The former is safe, but involves having two of every function named basically the same.

The latter is error-prone in that the derived classes could forget to call the base class (although this error would be readily apparent from the first test - not the kind of subtle error that could creep up on you), but at least we just have the one onEvent() function.

What's the right approach to solving this problem? Is there a better option than these two?

4

Practically speaking, you can't enforce that the derived's override will invoke parent methods first. That isn't the OOP paradigm: derived methods get control first, on purpose, then do what they want, then call the parent method (if at all), then get control back again. An override is effectively a preempting patch, and that is by design.

So, your first approach (of the two) is the only way to enforce this behavior.

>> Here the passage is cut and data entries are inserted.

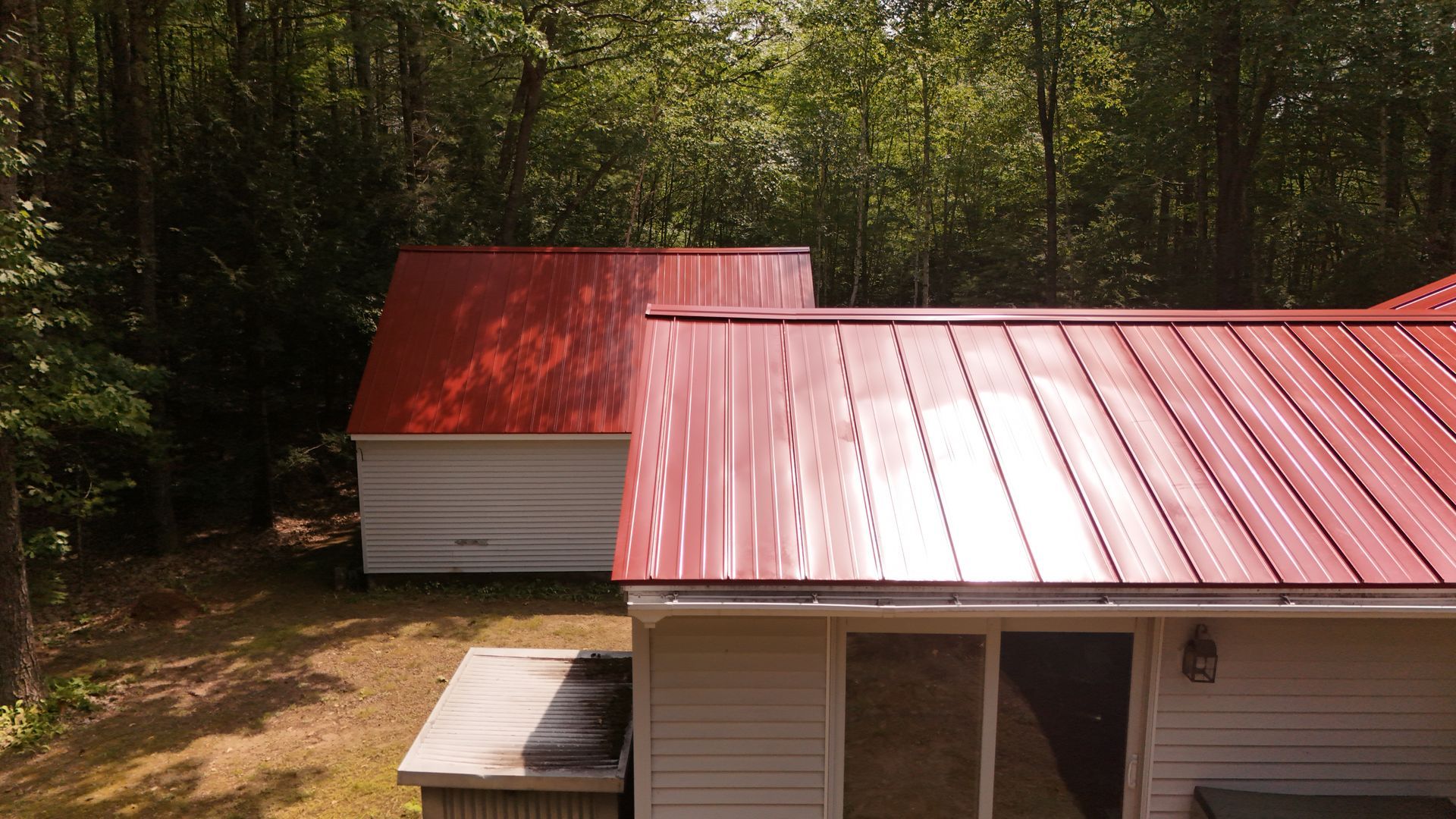 Red metal roofs on white buildings against a backdrop of trees.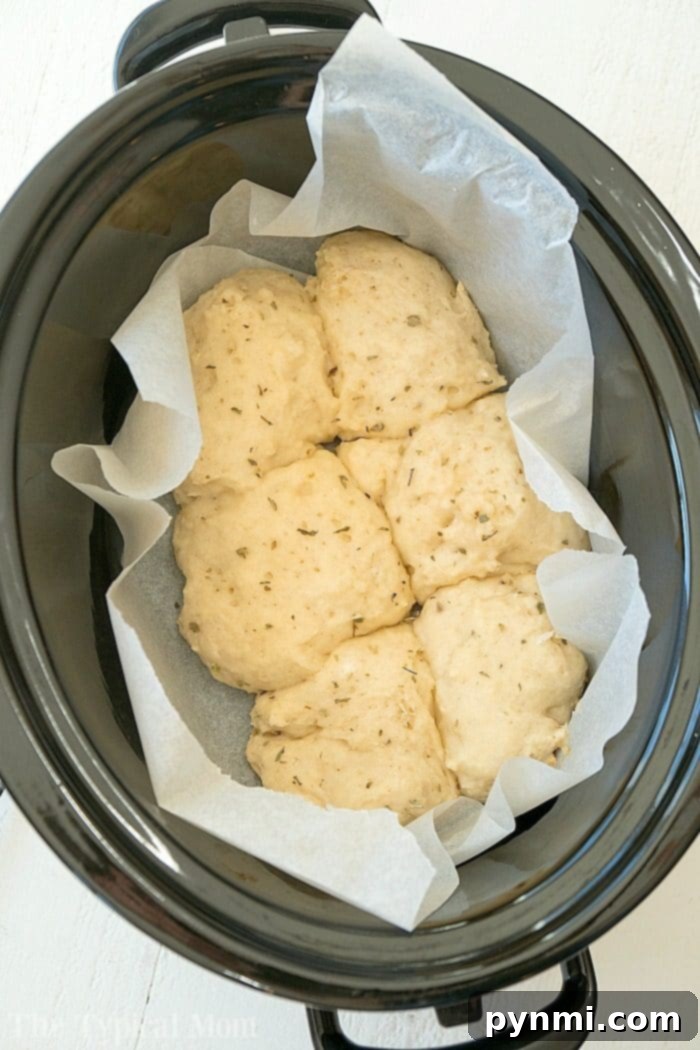 Close-up of delicious slow cooker no yeast rolls with a generous garlic-butter-parmesan topping, ready to be pulled apart.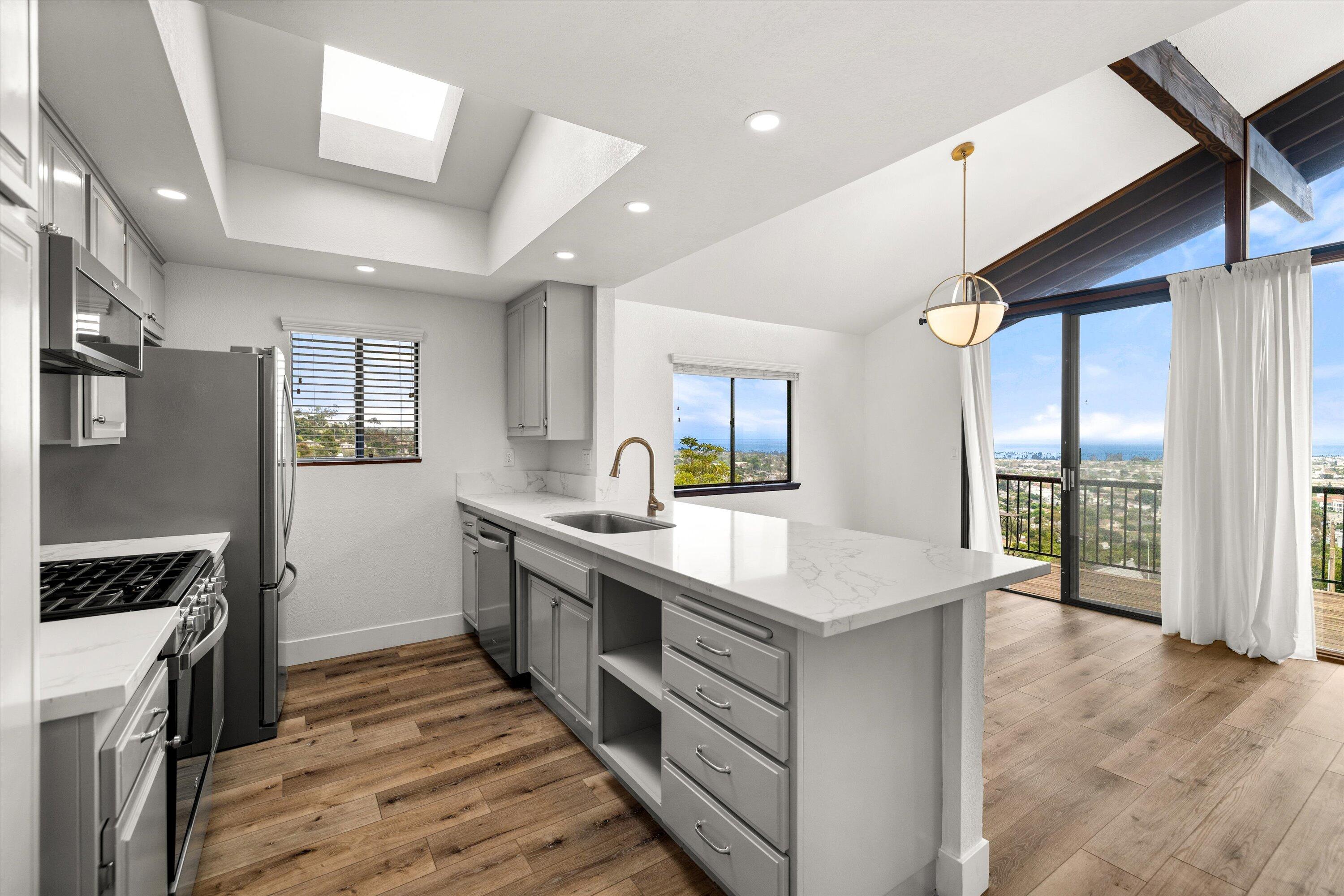 34 Rubio Road Santa Barbara, CA 93103 - Photo 10 of 36 a kitchen with a stove and a refrigerator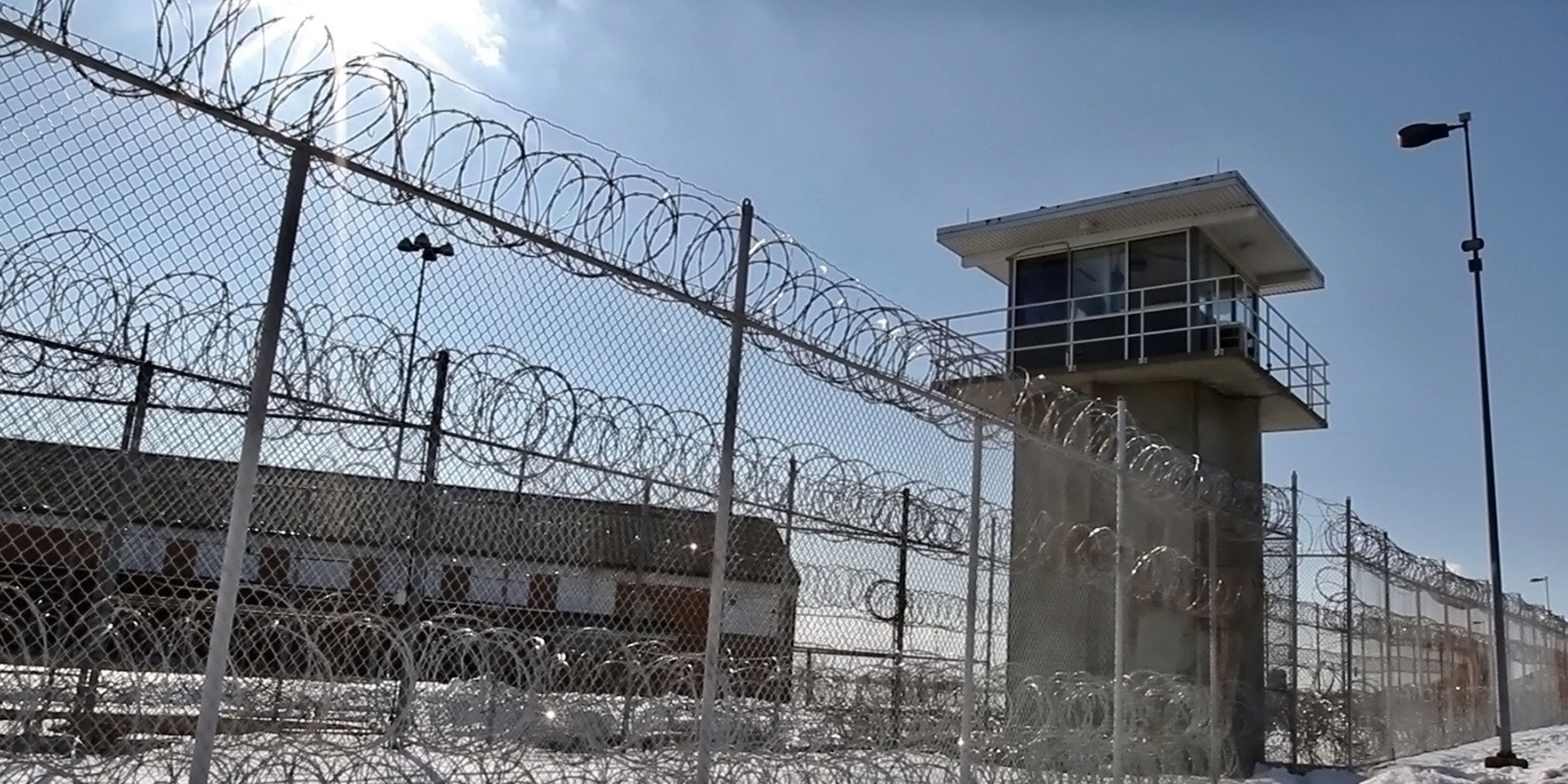 Barbed wire fence surrounds tower under clear sky, lights visible.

The cost of having a non-virtual method here is negligible in performance, and a minor inconvenience in design (two similar methods) that is well worth it to get the guarantees you're looking for without even requiring enforcement.

The first approach also keeps design requirements local to the design itself within the base class.

Btw, this pattern is not uncommon, of using multiple methods to accomplish a single design point (e.g. mixing virtual and non-virtual.)


The other way requires you to document some required/demanded behavior of the derived methods, possibly with no way to test or enforce the requirement. In the presence of a better alternative, the latter is surely a violation of a number of design principles.

KISS, Keep it simple, says why have a requirement documented in prose for humans to read and follow when you can just solve the problem directly in the code.

DRY, Don't repeat yourself, says solve the requirement in one place (the base class), not in multiple places (i.e. in each subclass).

Though we don't often talk about loose coupling with subclassing, clearly the latter form tightens coupling between base and subclasses, which is a tell/smell of sorts.


I think the first solution provides the guarantees you're looking for here and is pretty simple -- which is great, so I can't think of a better approach.